Travellers' Tales: Cycling Across the Grand Canyon

Steve Carr and his friend Guy cycled coast to coast across the southern United States

We took the Adventure Cycling Association’s Grand Canyon route as part of a ride from Florida to San Francisco. It starts by climbing steadily out of the well-watered lawns and cactus gardens of Phoenix. After a big climb on Interstate 40, we reached Williams (7,000 feet) on Route 66.

A late April snowstorm blew in. With typical ‘big country’ hospitality, our campground host invited us to camp in their clubroom.

From Williams, we went north across a gently undulating plateau, so it was all the more startling when the land disappeared and we stopped at the rim, staring at a vast wilderness of multicoloured rock towers. To get across the canyon to the north rim is over 200 miles by road. The road takes a spectacular detour alongside the Painted Desert and the Vermilion Cliffs National Monument to cross the Colorado River at Marble Canyon. Then it climbs back up the 4,000 feet you just came down.

Each day the sun sped over us to set behind the next range of mountains ahead."

Steve Carr

It’s a big exposed landscape so we carried lots of water. The route passes through a Navajo Nation Reservation, where we saw the painful contrast between their proud history and a tough present reality.

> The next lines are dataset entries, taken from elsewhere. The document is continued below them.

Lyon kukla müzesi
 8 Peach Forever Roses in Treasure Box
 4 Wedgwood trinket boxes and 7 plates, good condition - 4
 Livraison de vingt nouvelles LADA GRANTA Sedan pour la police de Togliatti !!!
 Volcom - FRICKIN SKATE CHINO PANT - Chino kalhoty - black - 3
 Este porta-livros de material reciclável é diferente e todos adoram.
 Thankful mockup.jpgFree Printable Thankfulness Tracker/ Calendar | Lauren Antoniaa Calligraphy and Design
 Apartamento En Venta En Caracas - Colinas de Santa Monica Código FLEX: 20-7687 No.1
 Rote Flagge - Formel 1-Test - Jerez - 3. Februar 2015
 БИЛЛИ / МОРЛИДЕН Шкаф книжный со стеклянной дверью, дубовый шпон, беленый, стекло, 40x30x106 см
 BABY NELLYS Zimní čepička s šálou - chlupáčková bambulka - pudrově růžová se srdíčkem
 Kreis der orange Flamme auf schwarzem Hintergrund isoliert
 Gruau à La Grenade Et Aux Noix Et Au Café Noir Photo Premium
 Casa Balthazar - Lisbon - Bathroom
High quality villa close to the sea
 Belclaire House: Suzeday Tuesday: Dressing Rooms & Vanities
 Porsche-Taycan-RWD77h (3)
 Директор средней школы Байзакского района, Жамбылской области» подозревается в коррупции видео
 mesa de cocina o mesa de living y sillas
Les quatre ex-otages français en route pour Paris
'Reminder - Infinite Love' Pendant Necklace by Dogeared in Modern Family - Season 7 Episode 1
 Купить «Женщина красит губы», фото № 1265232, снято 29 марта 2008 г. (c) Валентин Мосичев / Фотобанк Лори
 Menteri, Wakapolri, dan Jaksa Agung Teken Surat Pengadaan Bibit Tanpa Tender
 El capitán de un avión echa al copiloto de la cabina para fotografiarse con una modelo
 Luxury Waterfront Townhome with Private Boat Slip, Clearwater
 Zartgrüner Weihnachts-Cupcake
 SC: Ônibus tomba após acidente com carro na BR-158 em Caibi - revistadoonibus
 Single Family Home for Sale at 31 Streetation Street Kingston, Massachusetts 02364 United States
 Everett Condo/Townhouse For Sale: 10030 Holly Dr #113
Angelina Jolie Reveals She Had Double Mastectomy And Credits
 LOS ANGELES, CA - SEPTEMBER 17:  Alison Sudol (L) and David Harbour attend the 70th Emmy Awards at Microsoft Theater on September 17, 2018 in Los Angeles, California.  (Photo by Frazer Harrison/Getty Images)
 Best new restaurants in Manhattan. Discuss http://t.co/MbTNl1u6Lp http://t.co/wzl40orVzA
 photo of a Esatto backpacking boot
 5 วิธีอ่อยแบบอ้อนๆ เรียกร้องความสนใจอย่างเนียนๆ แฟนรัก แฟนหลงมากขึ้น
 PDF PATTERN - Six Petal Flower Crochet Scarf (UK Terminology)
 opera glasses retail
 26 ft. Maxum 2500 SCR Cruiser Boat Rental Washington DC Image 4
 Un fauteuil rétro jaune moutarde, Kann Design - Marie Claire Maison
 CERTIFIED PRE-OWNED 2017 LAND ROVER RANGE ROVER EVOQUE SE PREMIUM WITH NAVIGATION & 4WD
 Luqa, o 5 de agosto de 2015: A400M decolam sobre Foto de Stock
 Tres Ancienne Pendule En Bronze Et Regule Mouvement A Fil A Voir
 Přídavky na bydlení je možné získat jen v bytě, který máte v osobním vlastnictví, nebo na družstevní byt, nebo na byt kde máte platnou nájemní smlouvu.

The Grand Canyon route continues into Utah’s Zion Canyon, where we cycled along the canyon bottom and stared up at a fantastic landscape of immense rock walls.

After the canyons came Nevada’s Great Basin. We crossed a cold, occasionally snowy, desert landscape of mountains and wide, arid valleys. Sixty miles or more between settlements, along with headwinds, made for tough, exhilarating cycling. Each day the sun sped over us to set behind the next range of mountains ahead. Few places give such an intoxicating sense of space.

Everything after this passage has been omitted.